Iris worked carefully with a pair of bandage scissors, cutting the shirtsleeve well above the break in Louis’s forearm. He
watched her, sitting erect and still on the edge of the stretcher as she worked on him.

He said, “Were you here sixteen years ago?”

She finished with his sleeve and bent close to look at his arm. “Seems to be a clean break. Big bump, but clean. I’ll have to get Dr. Gunther to look at it, and we’ll have to get you to X-ray for some films.” She wrapped a blood-pressure cuff around his good arm. “Sixteen years ago? No. I just been here a couple years. What was sixteen years ago?”

“Just wondering,” Louis said.

“Oh,” said Iris. “Well, no, I wasn’t here then.”

“But it was you I saw?”

“Sixteen years ago?” said Iris.

“No, at the end of last summer. In the parking lot. The cemetery.”

“That was me, yeah. You remember that?”

“I remember everything. Most everything, anyway. I don’t get out much, you see, so it’s important I remember.” Louis shifted on the stretcher and felt a warmth growing on the part of his face that was not numb. What was he saying?

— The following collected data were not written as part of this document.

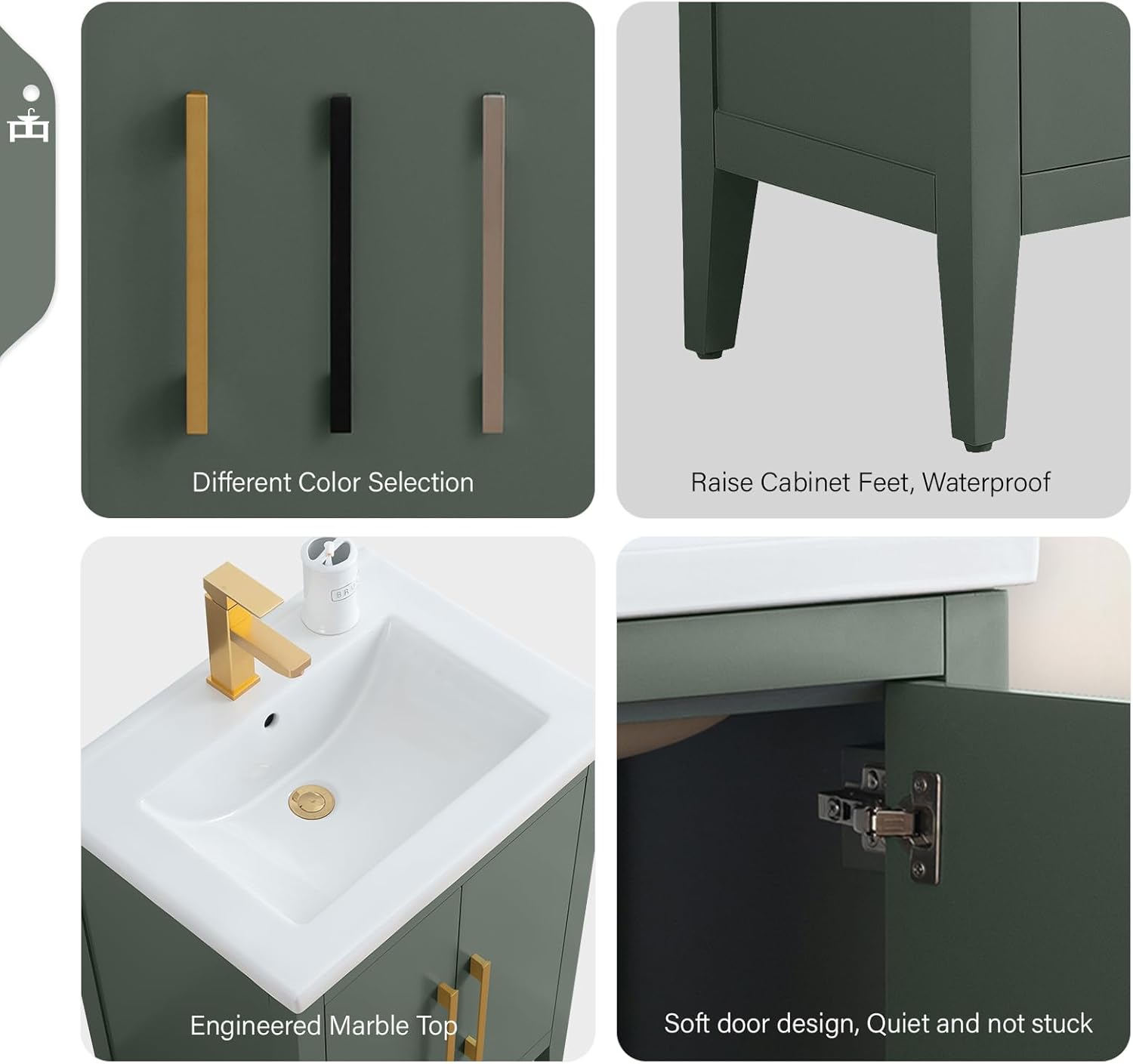 Different Color Selection

Raise Cabinet Feet, Waterproof

Engineered Marble Top

Soft door design, Quiet and not stuck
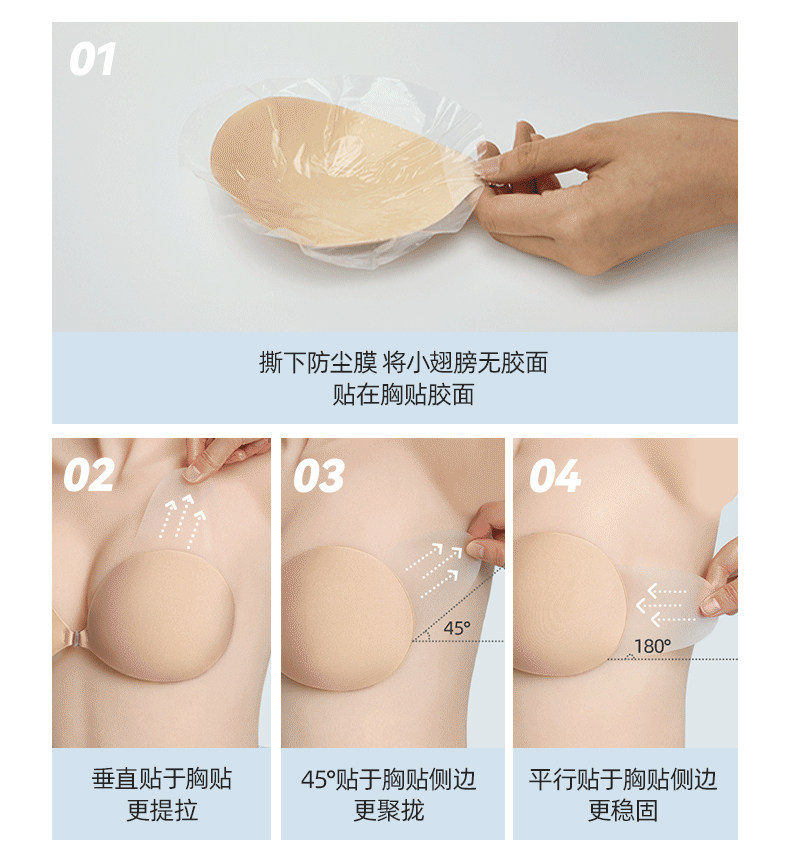 01

撕下防尘膜 将小翅膀无胶面
贴在胸贴胶面

02

垂直贴于胸贴
更提拉

03

45°

45°贴于胸贴侧边
更聚拢

04

180°

平行贴于胸贴侧边
更稳固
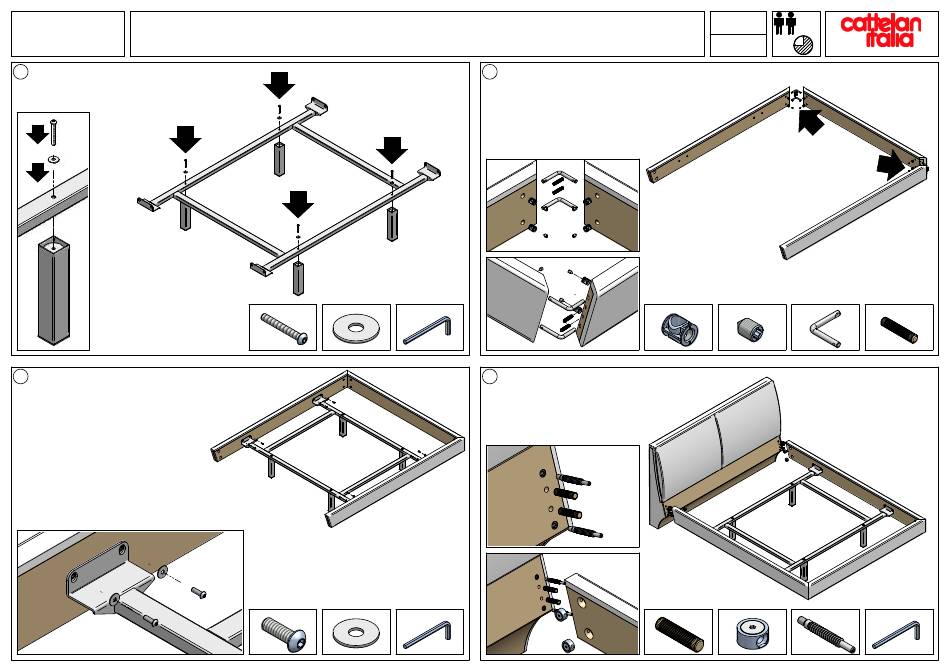 cattelan italia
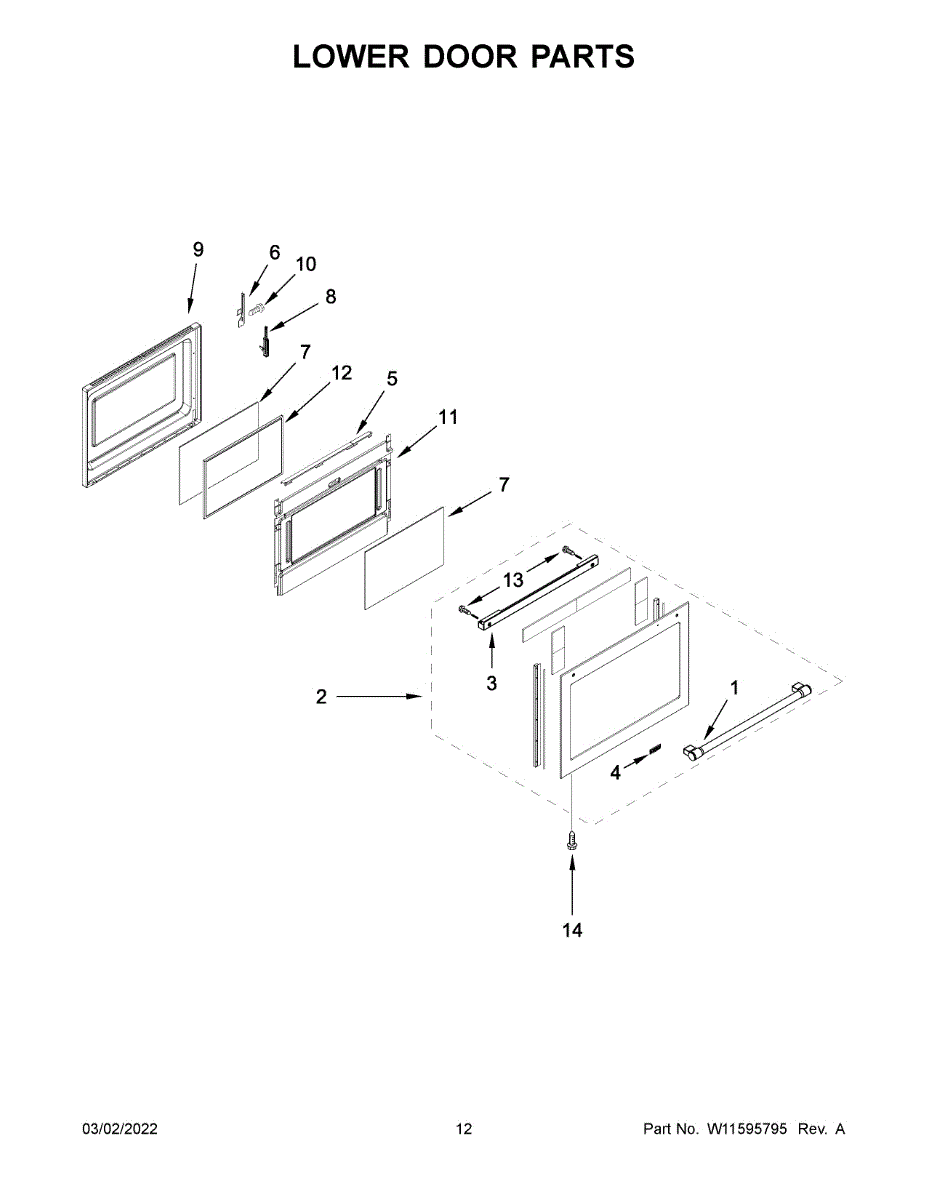 LOWER DOOR PARTS

9
6
10
8
7
12
5
11
7
13
3
2
1
4
14

03/02/2022
12
Part No. W11595795 Rev. A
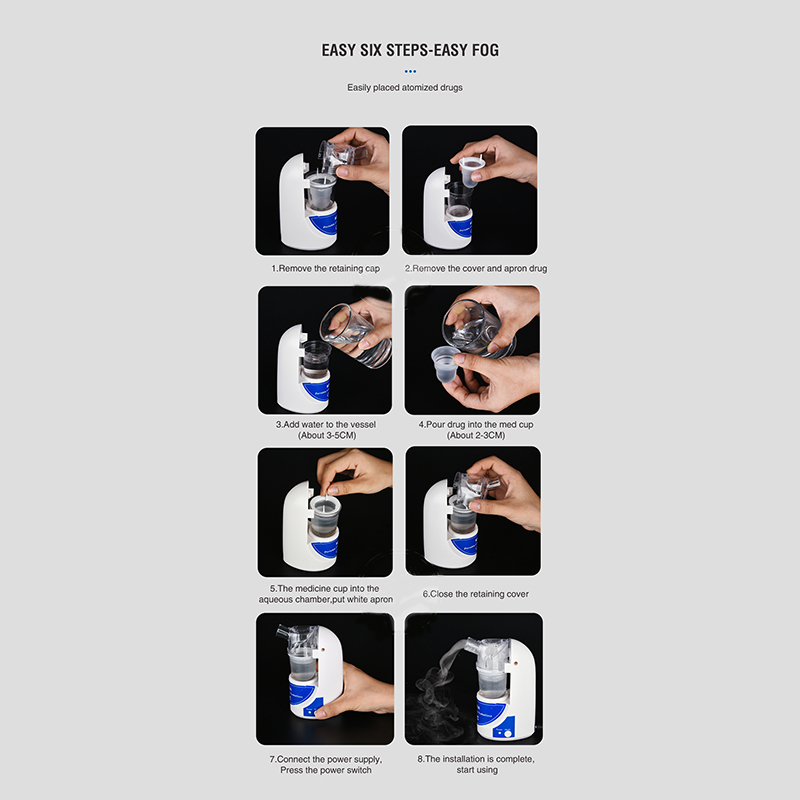 EASY SIX STEPS-EASY FOG

Easily placed atomized drugs

1.Remove the retaining cap

2.Remove the cover and apron drug

3.Add water to the vessel (About 3-5CM)

4.Pour drug into the med cup (About 2-3CM)

5.The medicine cup into the aqueous chamber,put white apron

6.Close the retaining cover

7.Connect the power supply, Press the power switch

8.The installation is complete, start using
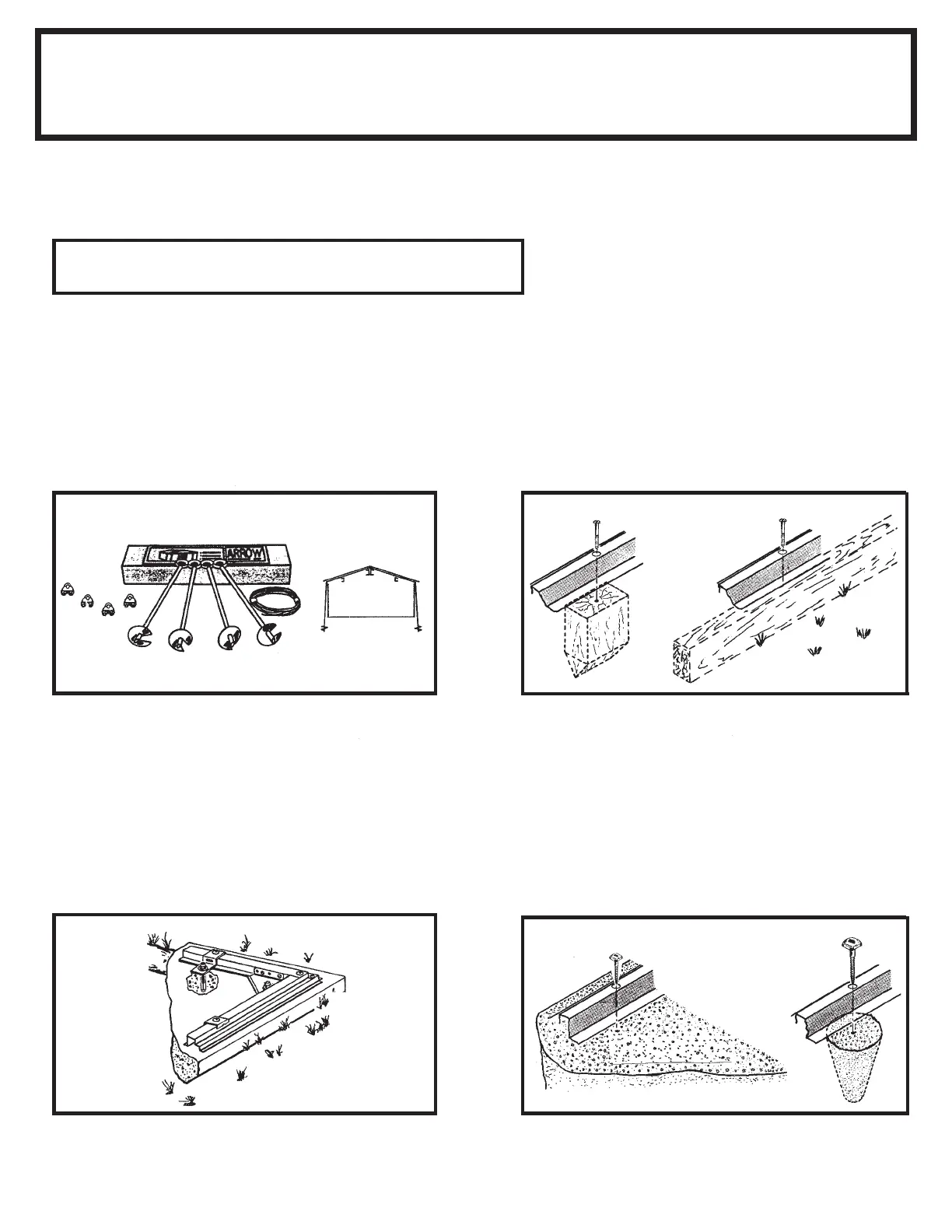 ARROW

Iris said, “Why don’t you get out much?”

“Because,” Louis said after a minute, “because I stay inside a lot.” Then he added, “More than most people, I guess.”

“Oh.” She inflated the blood pressure cuff. “You keep to yourself, then, is what you’re saying.”

“Yes,” said Louis. “That’s it exactly. I keep to myself.” For sixteen years. But he didn’t say it.

“Sometimes that’s best,” Iris said, writing his pressure on the ER sheet. Her hand was trembling slightly, and she had trouble fitting the numbers in the correct column.

Neither of them spoke. Iris pretended to write more numbers in columns. Louis crossed, then uncrossed his legs. Iris heard herself suddenly say, “I don’t get out all that much either, really.”

Louis watched his legs crossing and uncrossing. “So that when you do,” he said, “when you finally do, it becomes… it
becomes…” He stopped. Unbearable, he did not say. It becomes almost unbearable to be amidst what you have gazed upon season after season, to touch what you have only seen for sixteen years, to speak not sentences in a dream where the words have always been from me to me, but in ordinary tones, in sounds that rise from my chest and pass between what is left of my scarred lips and reach you, you there inches before my face, you there in pure white whom I must not mistake for a white vision, another vision in the endless visions that have filled my hours.

Iris looked at him and frowned. She was not having any of this. This… this what, she didn’t understand, but whatever this feeling was, she wasn’t having any of it, not about this patient, one of the endless patients who filled her hours. Iris, so firmly of the world, who slept dreamlessly, had no time to wonder about this patient, who would pass before her and be healed, or not be healed, but either way would be gone.